Heathcliff is an enigma when he arrives at Wuthering Heights. Cathy’s father, Mr. Earnshaw, brings him to his estate as a young orphan, the details of his background a mystery. He is referred to as a “dark-skinned gipsy” and later described as “dark almost as if it came from the devil.” Heathcliff is scorned for his ambiguous, most likely nonwhite, racial identity and lower-class status.

After meeting as children, Cathy and Heathcliff become close companions, and their mutual obsession grows stronger when they get older. When her father dies, Cathy’s brother, Hindley, treats Heathcliff like a servant, periodically abusing and castigating him.

Cathy rejects the possibility of marriage with Heathcliff and marries the affluent Edgar Linton. Heathcliff swears revenge, leaving Wuthering Heights and returning years later as a prosperous gentleman, but his malevolence has only increased, and his violence touches everyone who once knew him.

What is the significance of the moors?

A moor, or moorland, is an expanse of open land, often recognizable by its rolling hills, low grass, bog moss and sparse tree growth. Heather and peat are other common elements of the landscape.

The English moors play a central role as the setting for the novel. Many scholars agree that the dramatically and meticulously rendered moors in Wuthering Heights are the very Yorkshire moors that Brontë and her siblings wandered in their youth.

Top Withens, 1955
A 1955 image of Top Withens on the moors near Haworth, the location that inspired Wuthering Heights Topical Press Agency / Getty Images

Wuthering Heights is more tragedy than romance

Brontë was a voracious reader. She particularly enjoyed Romantic literature and regularly studied works by William Wordsworth, Percy Shelley and Lord Byron. Emerging in the late 18th century, Romanticism challenged earlier artistic conventions, such as Neoclassicism, that spotlighted order, balance and rationality. Instead, arbiters of Romanticism prioritized imaginative and emotional modes of being. An appreciation of nature in all its wildness was another crucial facet of the movement, as was a devotion to the mysterious and the bizarre.

In Wuthering Heights, Brontë embraces darkness, ferocity and the remote allure of the natural landscape. The Gothic classic is not, for many, a typical love story, nor a romance in the modern sense.

Brontë’s novel was initially a critical failure

When Wuthering Heights was first published, critics were appalled.

A reviewer for Douglas Jerrold’s Weekly Newspaper wrote, “The reader is … disgusted, almost sickened by details of cruelty, inhumanity and the most diabolical hate and vengeance.”

A digitally restored painting of the Brontë sisters by their brother, Branwell
A digitally restored painting of the Brontë sisters by their brother, Branwell. L to R: Anne, Emily and Charlotte Public domain via Wikimedia Commons

Another critic for Graham’s magazine fumed, “How a human being could have attempted such a book as the present without committing suicide before he had finished a dozen chapters, is a mystery. It is a compound of vulgar depravity and unnatural horrors.”

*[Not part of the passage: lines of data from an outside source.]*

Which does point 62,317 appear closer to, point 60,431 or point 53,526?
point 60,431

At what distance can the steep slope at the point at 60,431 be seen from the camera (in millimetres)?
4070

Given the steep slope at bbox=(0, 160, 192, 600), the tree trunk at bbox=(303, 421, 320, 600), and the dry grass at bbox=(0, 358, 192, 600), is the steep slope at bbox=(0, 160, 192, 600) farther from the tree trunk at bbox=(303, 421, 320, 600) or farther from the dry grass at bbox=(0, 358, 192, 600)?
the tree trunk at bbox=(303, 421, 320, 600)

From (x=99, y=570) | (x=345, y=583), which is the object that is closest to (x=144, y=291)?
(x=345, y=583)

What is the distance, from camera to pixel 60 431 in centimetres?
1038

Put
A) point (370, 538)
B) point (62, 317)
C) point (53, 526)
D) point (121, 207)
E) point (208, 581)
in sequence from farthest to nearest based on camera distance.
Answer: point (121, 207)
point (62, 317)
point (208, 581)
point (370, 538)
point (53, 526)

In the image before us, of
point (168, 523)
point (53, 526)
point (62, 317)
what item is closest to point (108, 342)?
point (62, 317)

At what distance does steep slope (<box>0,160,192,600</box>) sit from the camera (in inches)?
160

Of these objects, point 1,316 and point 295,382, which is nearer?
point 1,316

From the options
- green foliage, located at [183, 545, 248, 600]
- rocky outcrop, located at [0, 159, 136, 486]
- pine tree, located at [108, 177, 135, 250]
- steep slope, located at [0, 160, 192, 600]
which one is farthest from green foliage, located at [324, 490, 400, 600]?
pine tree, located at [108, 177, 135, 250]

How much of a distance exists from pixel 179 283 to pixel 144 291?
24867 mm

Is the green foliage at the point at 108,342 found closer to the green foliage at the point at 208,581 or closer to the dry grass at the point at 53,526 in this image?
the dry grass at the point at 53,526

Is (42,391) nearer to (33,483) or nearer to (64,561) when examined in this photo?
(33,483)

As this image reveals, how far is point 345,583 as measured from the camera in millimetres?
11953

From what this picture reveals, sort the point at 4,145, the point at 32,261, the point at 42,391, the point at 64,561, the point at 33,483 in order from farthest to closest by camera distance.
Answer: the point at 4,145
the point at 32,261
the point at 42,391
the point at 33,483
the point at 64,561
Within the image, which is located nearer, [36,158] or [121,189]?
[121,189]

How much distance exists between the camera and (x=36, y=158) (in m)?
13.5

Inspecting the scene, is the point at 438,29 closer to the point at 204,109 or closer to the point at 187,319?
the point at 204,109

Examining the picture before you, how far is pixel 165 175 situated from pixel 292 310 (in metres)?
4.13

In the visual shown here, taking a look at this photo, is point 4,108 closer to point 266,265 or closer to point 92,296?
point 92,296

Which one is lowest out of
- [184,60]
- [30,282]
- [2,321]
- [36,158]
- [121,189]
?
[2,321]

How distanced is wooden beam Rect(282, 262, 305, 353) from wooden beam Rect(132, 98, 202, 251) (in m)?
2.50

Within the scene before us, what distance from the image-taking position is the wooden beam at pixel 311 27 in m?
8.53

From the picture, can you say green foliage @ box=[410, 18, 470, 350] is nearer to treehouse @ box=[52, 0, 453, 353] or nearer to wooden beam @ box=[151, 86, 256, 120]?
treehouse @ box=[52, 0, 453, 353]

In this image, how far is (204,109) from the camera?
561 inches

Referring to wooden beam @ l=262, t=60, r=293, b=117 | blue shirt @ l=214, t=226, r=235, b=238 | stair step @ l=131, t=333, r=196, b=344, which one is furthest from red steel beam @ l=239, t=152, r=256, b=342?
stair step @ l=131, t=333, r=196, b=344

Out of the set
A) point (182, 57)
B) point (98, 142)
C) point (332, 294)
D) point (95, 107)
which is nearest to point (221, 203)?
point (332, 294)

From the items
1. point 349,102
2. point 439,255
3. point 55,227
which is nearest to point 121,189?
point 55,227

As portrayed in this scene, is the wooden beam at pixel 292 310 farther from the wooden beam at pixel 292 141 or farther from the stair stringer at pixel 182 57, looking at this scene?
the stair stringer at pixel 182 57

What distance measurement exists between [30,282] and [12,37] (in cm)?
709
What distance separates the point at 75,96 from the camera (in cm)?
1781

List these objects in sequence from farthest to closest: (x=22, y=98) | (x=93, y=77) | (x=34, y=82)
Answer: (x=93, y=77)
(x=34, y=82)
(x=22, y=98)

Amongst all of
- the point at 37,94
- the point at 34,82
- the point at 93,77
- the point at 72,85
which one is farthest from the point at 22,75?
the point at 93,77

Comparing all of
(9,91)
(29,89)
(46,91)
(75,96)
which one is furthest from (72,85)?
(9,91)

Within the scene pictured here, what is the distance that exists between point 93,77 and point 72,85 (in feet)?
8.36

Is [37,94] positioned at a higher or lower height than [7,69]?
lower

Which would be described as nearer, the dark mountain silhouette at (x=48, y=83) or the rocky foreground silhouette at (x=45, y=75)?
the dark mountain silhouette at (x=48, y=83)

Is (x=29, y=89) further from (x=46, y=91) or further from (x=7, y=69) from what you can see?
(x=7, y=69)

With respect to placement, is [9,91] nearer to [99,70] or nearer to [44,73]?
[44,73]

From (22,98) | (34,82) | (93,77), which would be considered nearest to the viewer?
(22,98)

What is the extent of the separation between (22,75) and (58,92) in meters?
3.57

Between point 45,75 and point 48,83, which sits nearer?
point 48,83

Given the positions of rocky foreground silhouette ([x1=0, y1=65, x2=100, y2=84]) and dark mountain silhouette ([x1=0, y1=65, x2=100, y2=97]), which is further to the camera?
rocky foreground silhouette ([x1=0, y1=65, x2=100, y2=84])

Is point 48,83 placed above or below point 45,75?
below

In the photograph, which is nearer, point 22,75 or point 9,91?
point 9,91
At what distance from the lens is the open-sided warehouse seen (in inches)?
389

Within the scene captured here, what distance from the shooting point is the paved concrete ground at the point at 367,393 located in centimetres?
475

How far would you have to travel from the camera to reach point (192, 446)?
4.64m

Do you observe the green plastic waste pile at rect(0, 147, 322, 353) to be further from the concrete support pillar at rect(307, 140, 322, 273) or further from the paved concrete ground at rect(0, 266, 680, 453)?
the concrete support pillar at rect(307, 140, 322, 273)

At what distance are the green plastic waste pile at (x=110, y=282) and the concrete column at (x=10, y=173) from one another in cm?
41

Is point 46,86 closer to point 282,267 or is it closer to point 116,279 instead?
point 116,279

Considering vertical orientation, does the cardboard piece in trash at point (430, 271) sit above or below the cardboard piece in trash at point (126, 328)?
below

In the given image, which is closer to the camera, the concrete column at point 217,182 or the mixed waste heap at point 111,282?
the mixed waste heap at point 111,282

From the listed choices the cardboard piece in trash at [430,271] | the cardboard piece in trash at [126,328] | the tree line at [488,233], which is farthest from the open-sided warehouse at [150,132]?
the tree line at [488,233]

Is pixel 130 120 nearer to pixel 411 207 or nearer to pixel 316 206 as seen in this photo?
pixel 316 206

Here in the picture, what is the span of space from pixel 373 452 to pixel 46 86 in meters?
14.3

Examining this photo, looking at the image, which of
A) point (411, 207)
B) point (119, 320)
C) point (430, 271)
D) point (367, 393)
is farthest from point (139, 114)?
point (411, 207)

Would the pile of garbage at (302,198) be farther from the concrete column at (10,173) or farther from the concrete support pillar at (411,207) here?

Brontë’s sister Charlotte—who would become a literary heavyweight in her own right with Jane Eyre—struggled with the backlash, mostly due to fears that their family would undergo permanent social ostracism. Anne similarly experienced condemnation for her novel, The Tenant of Wildfell Hall.

After her sisters died, Charlotte tried to defend their reputations, writing the “Biographical Notice of Ellis and Acton Bell” in 1850. In the account, she reworked Brontë into a more palatable persona, describing her as a naïve and impressionable woman who was not “learned.” This stood in stark contrast to who Brontë appeared to be: savvy, intellectual and educated. Yet Wuthering Heights unnerved the public—and Charlotte—to such an extent that her sister grew determined to change the conversation. It is rumored that she even burned the manuscript of Brontë’s second novel.

But Brontë’s legacy proudly lives on, inspiring (and terrifying) readers to this day. Despite its earlier critics, Wuthering Heights is now applauded as a feat of creative genius.